TASK DETAILS: Respond with nothing but the number of lines in this data that include the word "resting".

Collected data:
============================================================

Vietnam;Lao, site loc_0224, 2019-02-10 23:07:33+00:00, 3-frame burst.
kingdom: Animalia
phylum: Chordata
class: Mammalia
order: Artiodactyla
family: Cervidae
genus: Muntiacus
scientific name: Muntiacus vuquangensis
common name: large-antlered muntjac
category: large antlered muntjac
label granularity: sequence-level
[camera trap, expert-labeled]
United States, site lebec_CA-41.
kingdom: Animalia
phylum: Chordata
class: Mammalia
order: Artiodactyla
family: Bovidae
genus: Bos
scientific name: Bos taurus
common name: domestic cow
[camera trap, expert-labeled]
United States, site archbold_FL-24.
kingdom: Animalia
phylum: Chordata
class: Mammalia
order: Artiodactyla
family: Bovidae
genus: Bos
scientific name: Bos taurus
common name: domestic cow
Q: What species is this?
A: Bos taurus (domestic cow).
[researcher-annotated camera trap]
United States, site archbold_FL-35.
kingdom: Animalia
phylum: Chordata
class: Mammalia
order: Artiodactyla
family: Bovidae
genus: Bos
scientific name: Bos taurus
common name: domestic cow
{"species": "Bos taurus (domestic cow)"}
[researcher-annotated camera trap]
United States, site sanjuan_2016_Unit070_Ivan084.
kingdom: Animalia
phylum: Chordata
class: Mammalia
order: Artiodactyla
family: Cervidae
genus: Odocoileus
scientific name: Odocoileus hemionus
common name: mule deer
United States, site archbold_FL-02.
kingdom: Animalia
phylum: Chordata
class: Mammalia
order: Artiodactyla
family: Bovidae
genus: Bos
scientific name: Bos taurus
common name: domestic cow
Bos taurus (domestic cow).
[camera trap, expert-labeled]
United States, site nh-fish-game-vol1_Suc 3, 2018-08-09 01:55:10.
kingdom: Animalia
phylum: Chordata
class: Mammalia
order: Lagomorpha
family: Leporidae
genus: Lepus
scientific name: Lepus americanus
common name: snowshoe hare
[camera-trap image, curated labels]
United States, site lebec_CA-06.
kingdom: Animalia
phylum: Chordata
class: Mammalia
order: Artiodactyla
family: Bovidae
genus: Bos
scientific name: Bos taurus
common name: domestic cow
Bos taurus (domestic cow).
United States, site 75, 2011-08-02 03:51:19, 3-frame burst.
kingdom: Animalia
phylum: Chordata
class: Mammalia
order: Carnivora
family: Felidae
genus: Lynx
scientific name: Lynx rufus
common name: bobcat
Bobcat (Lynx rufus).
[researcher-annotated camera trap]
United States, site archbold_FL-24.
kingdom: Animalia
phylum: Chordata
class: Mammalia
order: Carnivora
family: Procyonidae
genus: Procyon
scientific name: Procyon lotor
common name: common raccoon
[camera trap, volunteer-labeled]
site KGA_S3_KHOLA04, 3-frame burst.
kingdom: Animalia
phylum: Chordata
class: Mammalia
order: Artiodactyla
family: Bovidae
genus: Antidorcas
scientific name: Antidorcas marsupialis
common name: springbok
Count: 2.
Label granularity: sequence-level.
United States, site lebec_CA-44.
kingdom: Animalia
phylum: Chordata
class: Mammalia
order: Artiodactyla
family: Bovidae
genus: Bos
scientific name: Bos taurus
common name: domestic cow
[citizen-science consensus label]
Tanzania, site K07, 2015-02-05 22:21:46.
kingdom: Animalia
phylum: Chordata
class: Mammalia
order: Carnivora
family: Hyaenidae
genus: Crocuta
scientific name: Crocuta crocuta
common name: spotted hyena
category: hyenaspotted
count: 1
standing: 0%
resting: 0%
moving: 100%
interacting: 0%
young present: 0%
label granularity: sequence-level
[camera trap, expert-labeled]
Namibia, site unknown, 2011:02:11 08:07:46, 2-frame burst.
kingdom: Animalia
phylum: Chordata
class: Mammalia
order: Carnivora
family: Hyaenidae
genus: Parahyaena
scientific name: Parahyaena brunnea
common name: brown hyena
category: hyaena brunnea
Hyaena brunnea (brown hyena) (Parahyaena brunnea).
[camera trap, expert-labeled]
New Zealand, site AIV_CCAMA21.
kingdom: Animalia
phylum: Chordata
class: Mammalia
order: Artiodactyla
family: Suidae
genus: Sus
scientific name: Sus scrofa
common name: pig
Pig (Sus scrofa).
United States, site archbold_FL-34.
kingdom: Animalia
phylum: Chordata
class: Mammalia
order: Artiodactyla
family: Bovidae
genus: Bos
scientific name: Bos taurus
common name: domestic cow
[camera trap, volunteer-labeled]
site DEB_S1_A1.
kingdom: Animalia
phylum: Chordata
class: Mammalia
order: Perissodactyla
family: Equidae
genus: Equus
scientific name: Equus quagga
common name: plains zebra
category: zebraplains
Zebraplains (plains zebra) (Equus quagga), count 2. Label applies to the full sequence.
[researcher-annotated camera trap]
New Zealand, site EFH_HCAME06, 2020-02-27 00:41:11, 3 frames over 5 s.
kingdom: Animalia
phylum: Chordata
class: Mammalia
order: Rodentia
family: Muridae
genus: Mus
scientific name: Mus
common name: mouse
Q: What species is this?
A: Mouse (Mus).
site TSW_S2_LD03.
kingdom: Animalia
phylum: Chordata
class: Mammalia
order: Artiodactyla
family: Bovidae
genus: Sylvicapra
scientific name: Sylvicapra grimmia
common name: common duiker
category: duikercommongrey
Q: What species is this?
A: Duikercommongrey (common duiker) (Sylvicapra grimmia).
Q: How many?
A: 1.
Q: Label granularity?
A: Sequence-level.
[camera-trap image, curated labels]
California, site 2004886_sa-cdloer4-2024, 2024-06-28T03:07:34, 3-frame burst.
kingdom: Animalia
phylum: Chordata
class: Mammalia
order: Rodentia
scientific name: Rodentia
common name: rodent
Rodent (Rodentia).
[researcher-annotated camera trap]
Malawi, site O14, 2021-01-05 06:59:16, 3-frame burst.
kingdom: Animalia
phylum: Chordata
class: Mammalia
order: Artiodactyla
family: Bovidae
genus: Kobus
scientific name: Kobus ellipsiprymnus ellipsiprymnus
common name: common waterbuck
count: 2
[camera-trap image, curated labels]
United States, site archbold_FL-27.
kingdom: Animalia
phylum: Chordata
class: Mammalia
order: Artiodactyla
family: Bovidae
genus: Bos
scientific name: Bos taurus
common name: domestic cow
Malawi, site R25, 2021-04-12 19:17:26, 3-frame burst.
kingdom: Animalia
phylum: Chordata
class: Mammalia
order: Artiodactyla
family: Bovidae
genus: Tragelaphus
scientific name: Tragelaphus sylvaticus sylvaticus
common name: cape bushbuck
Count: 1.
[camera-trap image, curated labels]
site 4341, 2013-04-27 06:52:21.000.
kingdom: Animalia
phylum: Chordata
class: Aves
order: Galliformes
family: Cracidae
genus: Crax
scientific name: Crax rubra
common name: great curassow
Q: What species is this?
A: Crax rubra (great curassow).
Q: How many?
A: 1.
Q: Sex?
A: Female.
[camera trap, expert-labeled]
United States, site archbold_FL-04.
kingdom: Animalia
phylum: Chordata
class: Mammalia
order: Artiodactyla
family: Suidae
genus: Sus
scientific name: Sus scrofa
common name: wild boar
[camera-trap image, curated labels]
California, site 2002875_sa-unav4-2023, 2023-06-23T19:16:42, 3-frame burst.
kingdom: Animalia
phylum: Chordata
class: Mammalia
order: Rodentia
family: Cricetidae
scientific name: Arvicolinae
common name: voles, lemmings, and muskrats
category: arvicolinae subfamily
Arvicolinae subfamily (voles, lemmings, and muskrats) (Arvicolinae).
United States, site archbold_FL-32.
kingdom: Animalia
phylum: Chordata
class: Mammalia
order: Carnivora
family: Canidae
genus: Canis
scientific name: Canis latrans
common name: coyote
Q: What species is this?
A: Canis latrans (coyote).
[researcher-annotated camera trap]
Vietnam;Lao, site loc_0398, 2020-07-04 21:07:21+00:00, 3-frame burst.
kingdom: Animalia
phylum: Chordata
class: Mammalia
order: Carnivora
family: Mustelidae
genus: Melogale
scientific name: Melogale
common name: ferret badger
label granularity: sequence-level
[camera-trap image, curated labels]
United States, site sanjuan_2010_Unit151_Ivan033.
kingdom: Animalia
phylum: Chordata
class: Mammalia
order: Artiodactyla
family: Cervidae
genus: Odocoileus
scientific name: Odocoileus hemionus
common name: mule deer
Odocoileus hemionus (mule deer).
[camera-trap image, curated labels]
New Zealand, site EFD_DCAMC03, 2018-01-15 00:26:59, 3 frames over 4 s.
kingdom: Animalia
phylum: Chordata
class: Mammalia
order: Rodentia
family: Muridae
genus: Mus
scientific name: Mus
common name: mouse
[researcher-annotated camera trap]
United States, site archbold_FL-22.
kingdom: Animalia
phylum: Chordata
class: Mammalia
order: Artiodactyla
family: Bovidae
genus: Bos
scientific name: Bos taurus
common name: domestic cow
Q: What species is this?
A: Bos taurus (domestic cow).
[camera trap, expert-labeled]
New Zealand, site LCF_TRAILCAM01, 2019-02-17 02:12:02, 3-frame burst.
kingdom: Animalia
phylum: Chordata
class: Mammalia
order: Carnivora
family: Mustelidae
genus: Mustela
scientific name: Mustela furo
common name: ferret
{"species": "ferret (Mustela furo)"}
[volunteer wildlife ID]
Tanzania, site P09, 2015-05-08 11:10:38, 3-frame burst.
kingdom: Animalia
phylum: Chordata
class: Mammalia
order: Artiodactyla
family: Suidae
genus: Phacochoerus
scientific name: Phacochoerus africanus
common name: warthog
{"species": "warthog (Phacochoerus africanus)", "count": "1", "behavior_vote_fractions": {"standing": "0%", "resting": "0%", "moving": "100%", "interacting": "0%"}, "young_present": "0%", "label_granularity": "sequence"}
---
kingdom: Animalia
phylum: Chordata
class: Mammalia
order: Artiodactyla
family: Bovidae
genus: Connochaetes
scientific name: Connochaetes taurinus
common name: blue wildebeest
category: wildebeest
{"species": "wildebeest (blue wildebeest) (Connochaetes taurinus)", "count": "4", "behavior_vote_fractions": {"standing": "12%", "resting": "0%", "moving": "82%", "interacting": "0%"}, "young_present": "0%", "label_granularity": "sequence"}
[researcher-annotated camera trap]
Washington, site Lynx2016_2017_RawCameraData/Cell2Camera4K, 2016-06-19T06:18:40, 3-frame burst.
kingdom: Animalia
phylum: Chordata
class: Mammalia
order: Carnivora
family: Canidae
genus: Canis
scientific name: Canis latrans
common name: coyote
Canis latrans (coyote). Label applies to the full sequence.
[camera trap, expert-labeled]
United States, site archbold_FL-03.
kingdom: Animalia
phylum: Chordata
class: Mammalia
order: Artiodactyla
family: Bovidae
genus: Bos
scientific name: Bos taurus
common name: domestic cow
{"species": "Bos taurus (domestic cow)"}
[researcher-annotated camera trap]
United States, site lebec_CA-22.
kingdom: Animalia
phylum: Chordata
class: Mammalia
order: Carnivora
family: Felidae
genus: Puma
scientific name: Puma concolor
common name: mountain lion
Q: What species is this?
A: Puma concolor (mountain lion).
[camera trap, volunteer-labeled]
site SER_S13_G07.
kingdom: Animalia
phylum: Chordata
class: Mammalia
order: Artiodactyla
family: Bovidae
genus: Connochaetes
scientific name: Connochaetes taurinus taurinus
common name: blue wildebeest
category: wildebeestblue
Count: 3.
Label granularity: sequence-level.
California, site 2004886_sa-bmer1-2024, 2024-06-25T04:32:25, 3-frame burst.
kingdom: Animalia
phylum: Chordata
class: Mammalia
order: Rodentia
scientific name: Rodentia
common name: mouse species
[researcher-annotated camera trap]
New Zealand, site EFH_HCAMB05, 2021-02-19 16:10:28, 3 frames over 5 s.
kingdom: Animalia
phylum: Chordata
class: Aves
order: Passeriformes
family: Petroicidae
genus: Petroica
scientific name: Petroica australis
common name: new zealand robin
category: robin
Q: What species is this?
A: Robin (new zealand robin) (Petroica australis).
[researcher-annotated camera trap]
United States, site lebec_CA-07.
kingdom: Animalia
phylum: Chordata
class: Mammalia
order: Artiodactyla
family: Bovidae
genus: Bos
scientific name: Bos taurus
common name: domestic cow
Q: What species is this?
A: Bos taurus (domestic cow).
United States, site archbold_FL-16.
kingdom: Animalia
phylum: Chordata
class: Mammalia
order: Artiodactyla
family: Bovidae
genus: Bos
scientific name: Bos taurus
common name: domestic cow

============================================================

SOLUTION TO THE PROBLEM: 3